I did as asked, but when I heard the line click when he picked up the phone, I didn’t hang up.  I pressed the “mute” button on the receiver and listened to what she was saying.

“Tay…  I miss you.” She said softly.

“I… Shanna, I miss you, too, but…”

“Why didn’t you tell me?” It was obvious she was crying now, albeit quietly, and controlled.

“Tell you what?” He asked in return, and I imagined he cradled the phone between his ear and shoulder.

“That you were so sick…”

“How…” he was shocked.  “How did you find out?”

“It was in the newspaper, Taylor.  There’s a picture of you coming from the hospital in Tulsa, and an article.” People couldn’t ever give this family a break; what right did anyone have to intrude so far into his life like that?

“Shanna, I… I didn’t want anyone to know; none of my friends even know…”

“They probably do now; it was in the New York Times, the right hand column on the front page.”

“Oh no,” he said quietly.  “Shanna, I’m so sorry you had to find out this way.” Now it sounded like he was going to cry.

“How bad is it Taylor?” She asked quietly.  “Are you coming back to New York?”

“No,” he said softly.  “I’m not coming back to New York.” Somehow I gathered there was more to that than he actually said plainly.  “And it’s really bad.”

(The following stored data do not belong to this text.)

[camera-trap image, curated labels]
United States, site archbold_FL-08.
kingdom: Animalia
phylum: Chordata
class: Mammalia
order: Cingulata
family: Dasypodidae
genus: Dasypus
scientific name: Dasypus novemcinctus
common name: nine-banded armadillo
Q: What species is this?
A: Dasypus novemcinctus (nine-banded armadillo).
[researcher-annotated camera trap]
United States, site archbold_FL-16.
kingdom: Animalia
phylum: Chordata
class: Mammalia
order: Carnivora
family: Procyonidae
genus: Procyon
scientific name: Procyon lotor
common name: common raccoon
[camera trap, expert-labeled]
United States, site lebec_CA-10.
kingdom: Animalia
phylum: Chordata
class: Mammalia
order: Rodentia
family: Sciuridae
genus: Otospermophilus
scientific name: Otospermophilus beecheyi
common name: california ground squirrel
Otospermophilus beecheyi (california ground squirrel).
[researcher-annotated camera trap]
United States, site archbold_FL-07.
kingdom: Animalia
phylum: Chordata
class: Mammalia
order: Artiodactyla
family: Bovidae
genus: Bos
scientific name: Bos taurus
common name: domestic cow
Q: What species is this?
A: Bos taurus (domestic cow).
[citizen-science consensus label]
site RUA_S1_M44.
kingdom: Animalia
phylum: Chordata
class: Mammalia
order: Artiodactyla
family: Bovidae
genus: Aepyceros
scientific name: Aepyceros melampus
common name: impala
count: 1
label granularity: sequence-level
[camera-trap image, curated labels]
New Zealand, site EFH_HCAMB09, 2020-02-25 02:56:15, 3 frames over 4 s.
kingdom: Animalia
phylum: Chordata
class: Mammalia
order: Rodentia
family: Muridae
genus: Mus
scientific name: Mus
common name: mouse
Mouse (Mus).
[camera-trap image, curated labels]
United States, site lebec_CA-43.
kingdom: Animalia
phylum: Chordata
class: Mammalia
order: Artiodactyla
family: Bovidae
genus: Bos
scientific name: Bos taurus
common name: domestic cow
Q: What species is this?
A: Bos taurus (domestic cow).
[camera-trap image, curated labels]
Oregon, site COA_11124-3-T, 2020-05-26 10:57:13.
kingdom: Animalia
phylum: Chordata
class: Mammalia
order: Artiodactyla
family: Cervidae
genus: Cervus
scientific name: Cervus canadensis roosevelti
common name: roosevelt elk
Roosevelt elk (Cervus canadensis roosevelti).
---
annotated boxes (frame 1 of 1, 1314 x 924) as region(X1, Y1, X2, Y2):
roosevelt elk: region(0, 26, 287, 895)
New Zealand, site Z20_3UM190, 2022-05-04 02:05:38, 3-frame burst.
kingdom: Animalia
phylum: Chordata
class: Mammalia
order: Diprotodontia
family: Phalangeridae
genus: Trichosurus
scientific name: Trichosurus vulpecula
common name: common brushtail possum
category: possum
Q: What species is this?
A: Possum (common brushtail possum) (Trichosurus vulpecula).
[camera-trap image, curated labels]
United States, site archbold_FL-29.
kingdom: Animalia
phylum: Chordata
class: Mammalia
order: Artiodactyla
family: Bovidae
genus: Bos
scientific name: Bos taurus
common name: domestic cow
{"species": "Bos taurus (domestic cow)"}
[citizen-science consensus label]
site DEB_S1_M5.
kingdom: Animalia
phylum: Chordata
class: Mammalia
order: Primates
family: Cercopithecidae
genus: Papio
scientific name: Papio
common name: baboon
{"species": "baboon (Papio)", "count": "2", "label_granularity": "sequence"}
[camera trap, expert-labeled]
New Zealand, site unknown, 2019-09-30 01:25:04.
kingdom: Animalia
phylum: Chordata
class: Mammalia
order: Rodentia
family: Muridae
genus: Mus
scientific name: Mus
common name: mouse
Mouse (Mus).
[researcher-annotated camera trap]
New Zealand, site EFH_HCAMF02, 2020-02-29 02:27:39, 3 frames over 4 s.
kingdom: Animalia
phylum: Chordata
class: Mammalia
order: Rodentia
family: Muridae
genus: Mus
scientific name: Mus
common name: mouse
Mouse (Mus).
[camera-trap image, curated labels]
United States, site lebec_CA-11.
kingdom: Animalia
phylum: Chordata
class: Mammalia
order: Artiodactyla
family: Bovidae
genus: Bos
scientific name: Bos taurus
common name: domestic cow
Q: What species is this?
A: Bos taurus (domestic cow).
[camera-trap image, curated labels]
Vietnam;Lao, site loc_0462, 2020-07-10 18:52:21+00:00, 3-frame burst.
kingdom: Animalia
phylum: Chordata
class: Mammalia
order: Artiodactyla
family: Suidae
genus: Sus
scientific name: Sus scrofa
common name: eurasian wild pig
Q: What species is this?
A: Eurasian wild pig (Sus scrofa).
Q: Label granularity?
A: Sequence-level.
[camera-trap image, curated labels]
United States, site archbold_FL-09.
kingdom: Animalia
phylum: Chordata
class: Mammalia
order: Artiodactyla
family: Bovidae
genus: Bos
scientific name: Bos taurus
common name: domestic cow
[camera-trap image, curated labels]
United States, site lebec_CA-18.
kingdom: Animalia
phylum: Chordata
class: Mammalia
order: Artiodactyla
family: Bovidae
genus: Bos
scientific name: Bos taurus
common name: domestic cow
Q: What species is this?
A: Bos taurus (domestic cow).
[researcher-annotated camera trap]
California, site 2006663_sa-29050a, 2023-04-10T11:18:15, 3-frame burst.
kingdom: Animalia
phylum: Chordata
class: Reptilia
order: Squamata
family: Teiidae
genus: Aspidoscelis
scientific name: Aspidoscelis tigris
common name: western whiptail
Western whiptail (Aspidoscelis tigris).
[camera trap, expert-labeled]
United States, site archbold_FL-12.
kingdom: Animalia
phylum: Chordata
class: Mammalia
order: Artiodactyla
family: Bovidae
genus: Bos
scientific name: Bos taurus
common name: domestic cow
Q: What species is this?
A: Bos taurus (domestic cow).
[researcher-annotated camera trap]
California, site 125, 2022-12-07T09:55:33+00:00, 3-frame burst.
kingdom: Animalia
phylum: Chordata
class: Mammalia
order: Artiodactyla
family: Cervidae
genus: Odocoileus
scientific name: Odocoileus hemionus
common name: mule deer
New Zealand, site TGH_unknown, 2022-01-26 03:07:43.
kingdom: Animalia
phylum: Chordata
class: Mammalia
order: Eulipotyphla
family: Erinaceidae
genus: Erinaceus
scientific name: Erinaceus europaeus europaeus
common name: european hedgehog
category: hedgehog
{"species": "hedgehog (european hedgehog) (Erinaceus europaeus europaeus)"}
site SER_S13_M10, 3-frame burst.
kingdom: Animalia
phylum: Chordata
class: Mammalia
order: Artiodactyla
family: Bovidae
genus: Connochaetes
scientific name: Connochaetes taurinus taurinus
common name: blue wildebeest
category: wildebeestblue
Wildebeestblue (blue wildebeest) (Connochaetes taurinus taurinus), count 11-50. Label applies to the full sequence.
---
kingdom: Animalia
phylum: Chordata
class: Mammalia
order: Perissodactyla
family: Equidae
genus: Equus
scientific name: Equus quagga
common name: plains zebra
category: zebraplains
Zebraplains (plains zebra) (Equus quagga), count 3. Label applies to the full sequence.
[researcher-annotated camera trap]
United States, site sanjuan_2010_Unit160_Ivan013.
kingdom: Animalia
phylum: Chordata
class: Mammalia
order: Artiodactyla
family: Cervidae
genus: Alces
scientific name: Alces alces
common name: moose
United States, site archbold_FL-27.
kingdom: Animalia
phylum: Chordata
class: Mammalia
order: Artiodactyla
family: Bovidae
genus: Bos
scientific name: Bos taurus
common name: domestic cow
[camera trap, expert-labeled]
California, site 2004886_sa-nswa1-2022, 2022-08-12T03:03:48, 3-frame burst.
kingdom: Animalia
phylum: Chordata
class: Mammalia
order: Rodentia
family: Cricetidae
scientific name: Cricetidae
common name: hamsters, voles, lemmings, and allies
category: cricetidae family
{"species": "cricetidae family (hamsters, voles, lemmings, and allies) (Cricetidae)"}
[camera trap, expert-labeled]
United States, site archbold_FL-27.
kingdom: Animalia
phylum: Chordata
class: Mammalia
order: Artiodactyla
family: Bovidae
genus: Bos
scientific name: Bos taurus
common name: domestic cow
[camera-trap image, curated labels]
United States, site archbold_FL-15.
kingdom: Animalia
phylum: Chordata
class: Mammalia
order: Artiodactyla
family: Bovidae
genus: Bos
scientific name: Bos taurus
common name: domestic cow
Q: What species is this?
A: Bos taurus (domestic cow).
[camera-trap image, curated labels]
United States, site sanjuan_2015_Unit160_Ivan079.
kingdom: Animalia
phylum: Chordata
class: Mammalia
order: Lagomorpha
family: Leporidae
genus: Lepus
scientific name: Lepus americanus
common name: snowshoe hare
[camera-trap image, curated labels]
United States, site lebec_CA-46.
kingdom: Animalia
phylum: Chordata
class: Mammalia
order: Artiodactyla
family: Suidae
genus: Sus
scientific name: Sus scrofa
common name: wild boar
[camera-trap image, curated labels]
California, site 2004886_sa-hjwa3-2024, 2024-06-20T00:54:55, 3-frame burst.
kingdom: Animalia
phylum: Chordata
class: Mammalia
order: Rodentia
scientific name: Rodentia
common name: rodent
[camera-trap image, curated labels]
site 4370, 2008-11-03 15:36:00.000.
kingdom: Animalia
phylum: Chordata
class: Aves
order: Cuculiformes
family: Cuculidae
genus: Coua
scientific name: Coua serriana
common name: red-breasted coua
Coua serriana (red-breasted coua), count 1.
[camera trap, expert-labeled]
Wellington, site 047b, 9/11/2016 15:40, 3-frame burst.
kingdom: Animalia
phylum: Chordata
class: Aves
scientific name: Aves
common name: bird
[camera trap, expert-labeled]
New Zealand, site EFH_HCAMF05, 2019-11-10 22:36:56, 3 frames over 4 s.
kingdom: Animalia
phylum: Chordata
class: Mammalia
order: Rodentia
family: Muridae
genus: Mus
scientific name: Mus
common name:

“Oh my God,” she said softly.  “Are you doing ok?”

“Not really,” he said quietly, and I imagine he was staring a hole into his carpet.  “I’m sure it was in the article that I’m getting chemo.”

“Yeah,” she said quietly, “it was.  I wanna see you, Tay.”

“I can’t travel, even if I wanted to come see you I couldn’t.”

“I care about you,” she said softly.  “I care about you a lot, and I care about what happens to you, Taylor.” I had eavesdropped enough, and hoped he didn’t realize that I had been listening when I finally quietly hung up the phone.